I personaggi molisani citati che vivono in grazia di Dio, le loro famiglie, come pure quello principale di Sara, sono circonfusi di un’aria di sacralità che mi fa pensare alle opere pittoriche del divino Millet.
Il narratore non omette di toccare grandi temi come quello dello stato d’Israele o altri di risonanza universale che riguardano il destino degli uomini, la necessaria e doverosa libertà di fede religiosa e di pensiero senza la quale l’uomo non è più tale, ma che non leda la dignità e il prestigio degli altri, il ripudio della dittatura, il diritto al lavoro, la riprovazione del delitto d’onore, la piaga dell’emigrazione, il ripudio della guerra e i grandi temi della persecuzione la quale grida vendetta davanti a Dio e agli uomini, della sofferenza, della solitudine, della solidarietà umana.
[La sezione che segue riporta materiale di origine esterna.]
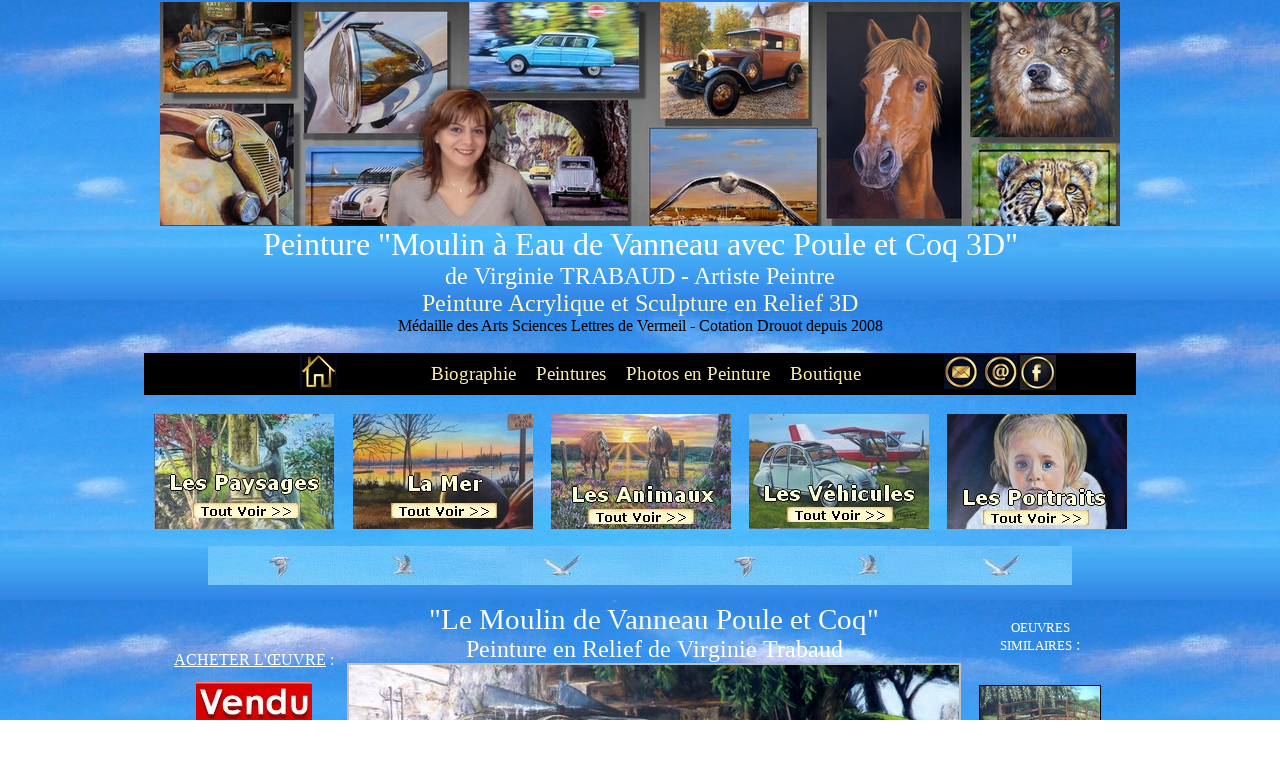

--- FILE ---
content_type: text/plain
request_url: https://www.google-analytics.com/j/collect?v=1&_v=j102&a=873475821&t=pageview&_s=1&dl=https%3A%2F%2Fvirginie-trabaud.com%2Ftableau-peinture-paysage-moulin-a-eau-vanneau-poule-coq.html&ul=en-us%40posix&dt=Virginie%20TRABAUD%20Artiste%20Peintre%20%7C%20Peinture%20Moulin%20%C3%A0%20eau%20coq%20et%20poule%203D%20%7C%20Acrylique%20en%20Relief%203D&sr=1280x720&vp=1280x720&_u=IEBAAEABAAAAACAAI~&jid=442584565&gjid=569434655&cid=507500567.1770079130&tid=UA-10922612-1&_gid=1557124563.1770079130&_r=1&_slc=1&z=773393919
body_size: -452
content:
2,cG-EH10SERTPL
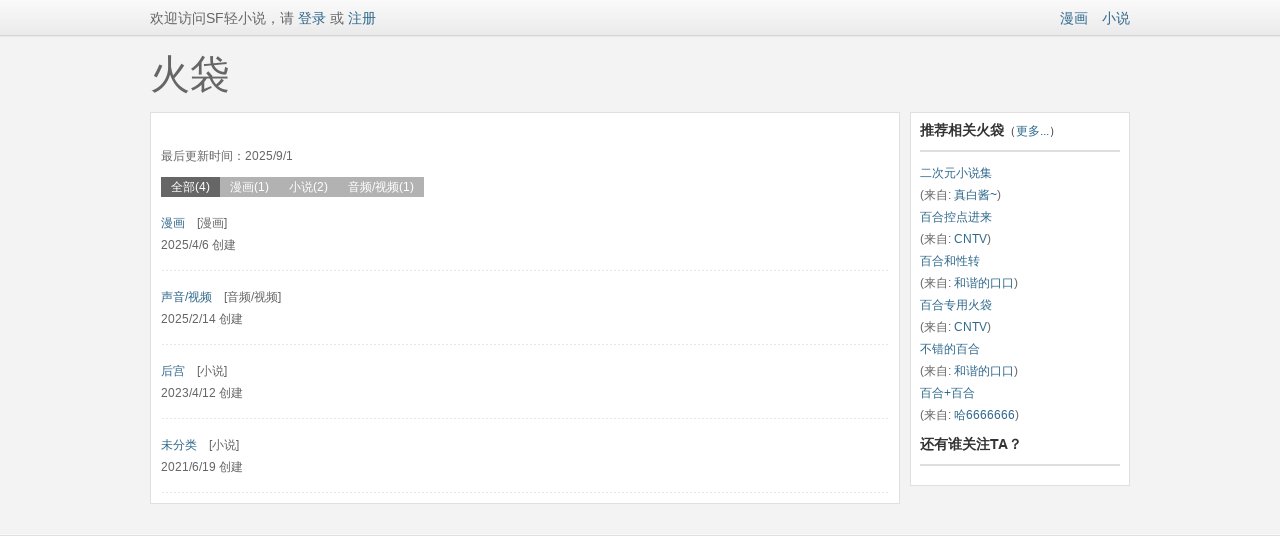

--- FILE ---
content_type: text/html; charset=utf-8
request_url: https://passport.sfacg.com/Ajax/GetLoginInfo.ashx?callback=jQuery17109296352250026707_1769441198380&_=1769441200395
body_size: 59
content:
jQuery17109296352250026707_1769441198380([{login:"false"}])

--- FILE ---
content_type: text/html; charset=utf-8
request_url: https://p.sfacg.com/u/content/5E56A847429A0CE5-0-1
body_size: 545
content:


        <ul class="HD_Index_list">
                <li><a href="/p/16529547/">漫画</a>　[漫画]　
                    <br />2025/4/6 创建</li>
                <li><a href="/p/16374058/">声音/视频</a>　[音频/视频]　
                    <br />2025/2/14 创建</li>
                <li><a href="/p/14896405/">后宫</a>　[小说]　
                    <br />2023/4/12 创建</li>
                <li><a href="/p/12593810/">未分类</a>　[小说]　
                    <br />2021/6/19 创建</li>

        </ul>
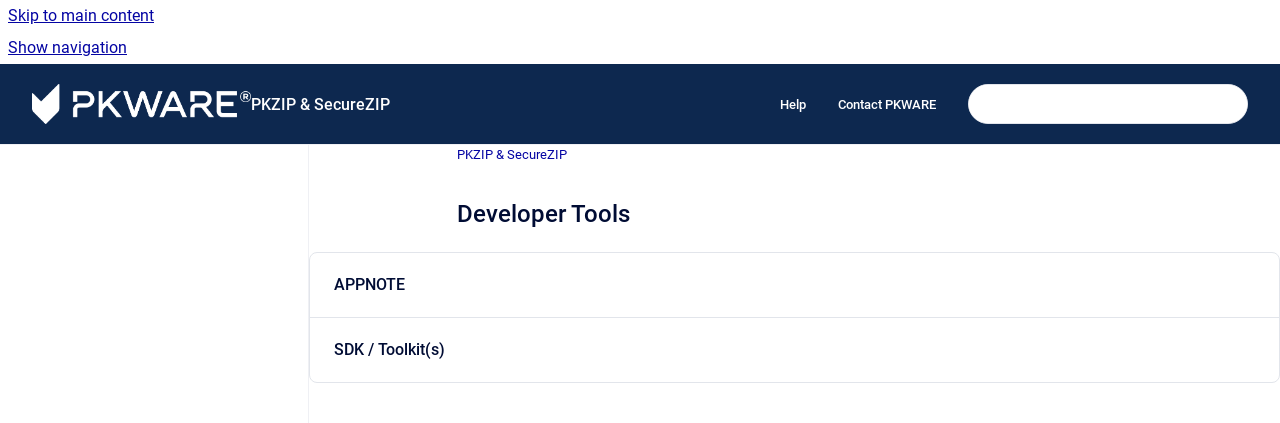

--- FILE ---
content_type: text/css
request_url: https://support.pkware.com/__assets-f658fedc-e94e-4dea-86d5-fa68ff9b165f/css/custom.css
body_size: 270
content:

.space-overview .hc-spaceHome-background-image {
    background-image: var(--vp-portal-banner-background-image);
    background-repeat: no-repeat!important;
    background-size: cover!important;
    box-shadow: var(--vp-space-banner-shadow);
}

li[data-vp-name="Help"] {
    display: none !important;
}

li[data-vp-name="PEM Administrator - Public"] a {
    color: transparent !important;
    margin-left: -215px !important;
}

li[data-vp-name="PEM Administrator - Public"] a:after {
    color: black !important;
    content: "PEM Administrator" !important;
}

li[data-vp-name="PEM Agent - Public"] a {
    color: transparent !important;
    margin-left: -160px !important;
}

li[data-vp-name="PEM Agent - Public"] a:after {
    color: black !important;
    content: "PEM Agent" !important;
}

li[data-vp-name="PKWARE Release Notes - Public"] a {
    color: transparent !important;
    margin-left: -250px !important;
}

li[data-vp-name="PKWARE Release Notes - Public"] a:after {
    color: black !important;
    content: "PKWARE Release Notes" !important;
}

li[data-vp-name="PK Transparent Server Agent - Public"] a {
    color: transparent !important;
    margin-left: -290px !important;
}

li[data-vp-name="PK Transparent Server Agent - Public"] a:after {
    color: black !important;
    content: "PK Transparent Server Agent" !important;
}

li[data-vp-name="PK iOS Agent - Public"] a {
    color: transparent !important;
    margin-left: -180px !important;
}

li[data-vp-name="PK iOS Agent - Public"] a:after {
    color: black !important;
    content: "PK iOS Agent" !important;
}

li[data-vp-name="PK Android Agent - Public"] a {
    color: transparent !important;
    margin-left: -210px !important;
}

li[data-vp-name="PK Android Agent - Public"] a:after {
    color: black !important;
    content: "PK Android Agent" !important;
}

li[data-vp-name="SDK - Public"] a {
    color: transparent !important;
    margin-left: -105px !important;
}

li[data-vp-name="SDK - Public"] a:after {
    color: black !important;
    content: "SDK" !important;
}

li[data-vp-name="PK Protect Data Store Manager - Public"] a {
    color: transparent !important;
    margin-left: -310px !important;
}

li[data-vp-name="PK Protect Data Store Manager - Public"] a:after {
    color: black !important;
    content: "PK Protect Data Store Manager" !important;
}

p.space-overview__hero__header__content__intro--intro.hc-spaceHome-hero-font-color {
    display: none;
}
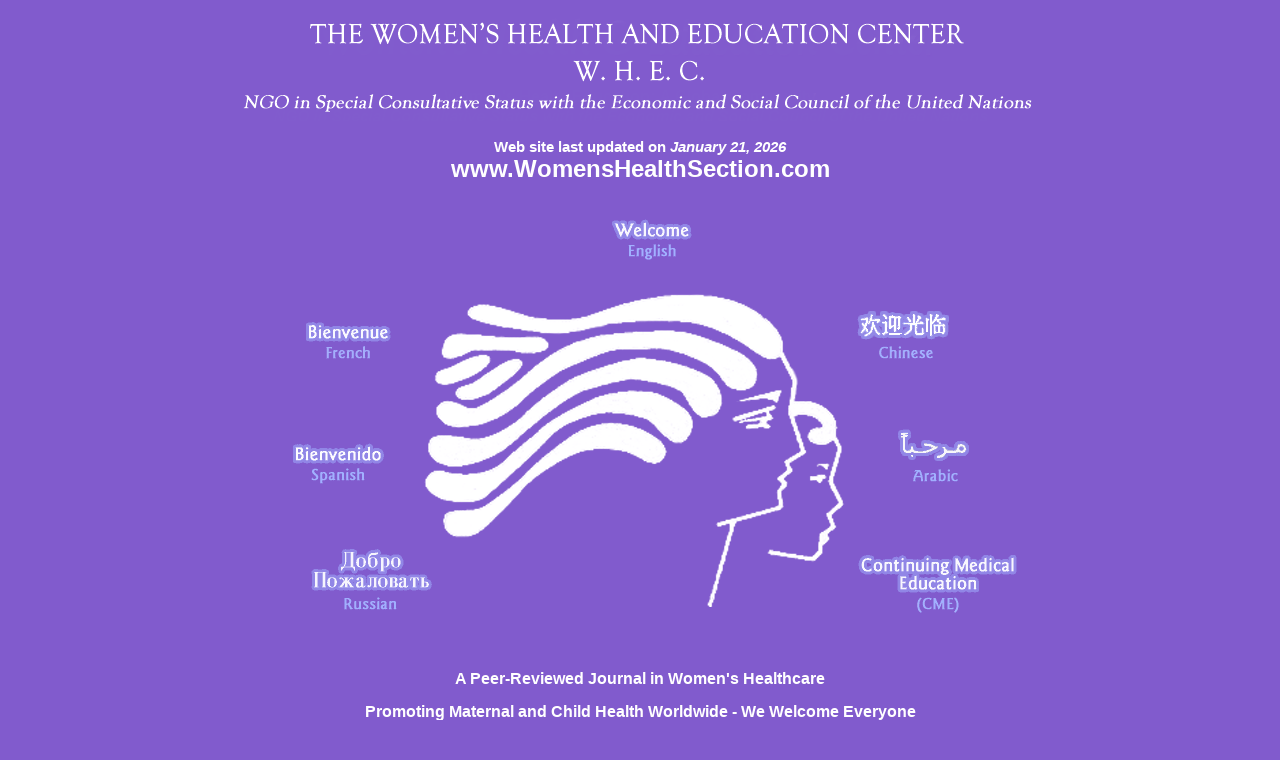

--- FILE ---
content_type: text/html; charset=ISO-8859-1
request_url: http://womenshealthsection.com/
body_size: 3714
content:

<!DOCTYPE HTML PUBLIC "-//W3C//DTD HTML 4.01//EN" "http://www.w3.org/TR/html4/strict.dtd"> 
<html> 
<head>  
  <meta http-equiv="Content-Type" content="text/html;charset=utf-8"> 
  <meta name="author" content="eclecTechs/Ashton Services"> 
  <meta name="description" content=""> 
  <meta name="keywords" content=""> 
  <link rel="stylesheet" type="text/css" href="whec2011h.css"> 
  <link rel="shortcut icon" type="text/css" href="favicon.ico">
  <title>Women's Health and Education Center | WHEC | </title>
</head> 

<body>
<div id=container>
  <div id=main>
<!--<img src="/content/graphics/whec_home_title.png" width=749 height=80 alt="Women's Health and Education Center"> -->

<img src="/img/whec_home_title_2019b.png" width=825 height=111 alt="The Women's Health and Education Organization, Inc.">

<!--<p class=head>Women's Health Education: A Global Community<br><i>NGO in Special Consultative Status with the Economic and Social Council of the United Nations</i></p> -->

<p class=white><b>Web site last updated on <i>January 21, 2026</i></b></p>

<h2 class=white>www.WomensHealthSection.com</h2>

<div id=hometable>
<div id=logo><img src="/content/graphics/mainlogo.png" width=450 height=346 alt="Women's Heath and Education Center - Woman with child main logo"></div>
<div id=eng><a href="/content/main/main.php3"><img src="/content/graphics/meng.gif" width=89 height=47 alt="Women's Heath and Education Center - English Language"></a></div>
<div id=spa><a href="/content/mainsp/main.php3"><img src="/content/graphics/mspan.gif" width=101 height=47 alt="Women's Heath and Education Center - Spanish Language"></a></div>
<div id=fre><a href="/content/mainfr/main.php3"><img src="/content/graphics/mfren.gif" width=95 height=47 alt="Women's Heath and Education Center - French Language"></a></div>
<div id=rus><a href="/content/mainru/main.php3"><img src="/content/graphics/mruss.gif" width=130 height=71 alt="Women's Heath and Education Center - Russia Language"></a></div>
<div id=chi><a href="/content/mainch/main.php3"><img src="/content/graphics/mchin.gif" width=101 height=58 alt="Women's Heath and Education Center - Chinese Language"></a></div>
<div id=ara><a href="/content/mainar/main.php3"><img src="/content/graphics/marab.gif" width=81 height=62 alt="Women's Heath and Education Center - Arabic Language"></a></div>
<div id=cme><a href="/content/cme/"><img src="/content/graphics/mcme.gif" width=168 height=65 alt="Continuing Medical Education"></a></div>
</div>

<p class=head><b>A Peer-Reviewed Journal in Women's Healthcare</b></p>
<p class=head><b>Promoting Maternal and Child Health Worldwide - We Welcome Everyone</b></p>
<p class=head><b>Dedicated to Women's and Children's Well-being and Health Care Worldwide</b></p>
<p align="center" style="margin-top: 25px;"><a href="http://www.womenshealthsection.com/content/update/"><img src="http://womenshealthsection.com/content/portal.png" width="200" alt="International Health and Development Portal" /></a></br></br>
<a style="color: white;" href="http://www.womenshealthsection.com/content/update/"> The International Health and Development Portal</a>
</p>
  </div>
</div>

<script type="text/javascript">
var gaJsHost = (("https:" == document.location.protocol) ? "https://ssl." : "http://www.");
document.write(unescape("%3Cscript src='" + gaJsHost + "google-analytics.com/ga.js' type='text/javascript'%3E%3C/script%3E"));
</script>
<script type="text/javascript">
try {
var pageTracker = _gat._getTracker("UA-13071046-1");
pageTracker._setDomainName("none");
pageTracker._setAllowLinker(true);
pageTracker._trackPageview();
} catch(err) {}</script></body>
</html>


--- FILE ---
content_type: text/css
request_url: http://womenshealthsection.com/whec2011h.css
body_size: 2983
content:

html, body, div, span, applet, object, iframe, h1, h2, h3, h4, h5, h6, p, blockquote, pre, a, abbr, acronym, address, big, cite, code, del, dfn, em, font, img, ins, kbd, q, s, samp, small, strike, strong, sub, sup, tt, var, dl, dt, dd, ol, ul, li, fieldset, form, label, legend, caption, tbody, tfoot, thead, table, tr, th, td {
	margin: 0;
	padding: 0;
	border: 0;
	outline: 0;
	font-weight: inherit;
	font-style: inherit;
	font-size: 100%;
	font-family: inherit;
	vertical-align: baseline;
	background-color: transparent;
}

html {}

body {
	background-color: #815BCD;
} 

h2 { font-size: 18pt; font-weight: bold; color: #330033;}

p { margin: 5px 0 15px 0; }
.white {color: #ffffff;}
.head {
	font-weight: bold;
	font-size: 12pt;
	color: #ffffff;
}

div#container {
	position: relative;
	display: block;
	margin: 0;
	padding: 10px 0 10px 0;
	font-family: Arial, sans-serif;
	font-size: 10pt;
}
div#main {
	position: relative;
	display: block;
	width: 1024px;
	margin: 0 auto 0 auto;
	padding: 0;
	text-align: center;
}

div#hometable {
	position: relative;
	display: block;
	width: 800px; height: 425px;
	margin: 30px auto 30px auto;
	border: 1px solid transparent;
}
div#hometable div#logo {
	position: absolute;
	display: block;
	left: 175px; top: 65px;
	width:450px;
	height:346px;
	border: 1px solid transparent;
}
div#hometable div#eng {
	position: absolute;
	display: block;
	left: 366px;
	width:89px; height:47px;
	margin: 0 auto 0 auto;
	border: 1px solid transparent;
}
div#hometable div#spa {
	position: absolute;
	display: block;
	top:224px; left:47px;
	width:101px; height:47px;
	margin: 0 auto 0 auto;
	border: 1px solid transparent;
}
div#hometable div#fre {
	position: absolute;
	display: block;
	top:102px; left:60px;
	width:95px; height:47px;
	margin: 0 auto 0 auto;
	border: 1px solid transparent;
}
div#hometable div#rus {
	position: absolute;
	display: block;
	top:329px; left:66px;
	width:130px; height:71px;
	margin: 0 auto 0 auto;
	border: 1px solid transparent;
}
div#hometable div#chi {
	position: absolute;
	display: block;
	top:91px; left:612px;
	width:101px; height:58px;
	margin: 0 auto 0 auto;
	border: 1px solid transparent;
}
div#hometable div#ara {
	position: absolute;
	display: block;
	top:209px; left:652px;
	width:81px; height:62px;
	margin: 0 auto 0 auto;
	border: 1px solid transparent;
}
div#hometable div#cme {
	position: absolute;
	display: block;
	top:335px; left:612px;
	width:168px; height:65px;
	margin: 0 auto 0 auto;
	border: 1px solid transparent;
}

div#main p.white { 
font-size: 11pt; 
font-weight: bold; 
color: #ffffff;
margin: 15px 0px 0px 0px;
padding: 0;
}

div#main h2.white { 
font-size: 18pt; 
font-weight: bold; 
color: #ffffff;
margin: 0px 0px 0px 0px;
padding: 0;
}



/* link elements */

a {font-weight: bold;}
a:link {color: #660066; text-decoration: none;}
a:hover {color: #BD7CB5; text-decoration: underline;}
a:visited {color: #660066; text-decoration: none;}
a:active {color: #FFFFFF; text-decoration: none;}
In questo romanzo breve, come nel precedente più corposo, non meno rappresentativo della umanità e della bontà del popolo molisano, l’autore erige un monumento imperituro a personaggi, apparentemente privi di importanza e di rilevanza sociale, come “zio Angelo”, e “zia Carmelina” , ma anche al Parroco del paese e all’ostetrica Licia, per la loro bontà, la loro umana comprensione, la loro generosità, la loro dedizione agli altri senza richiedere alcuna ricompensa.
Grazie, Ugo, per averci dato un’opera che fa tanto onore al nostro Molise.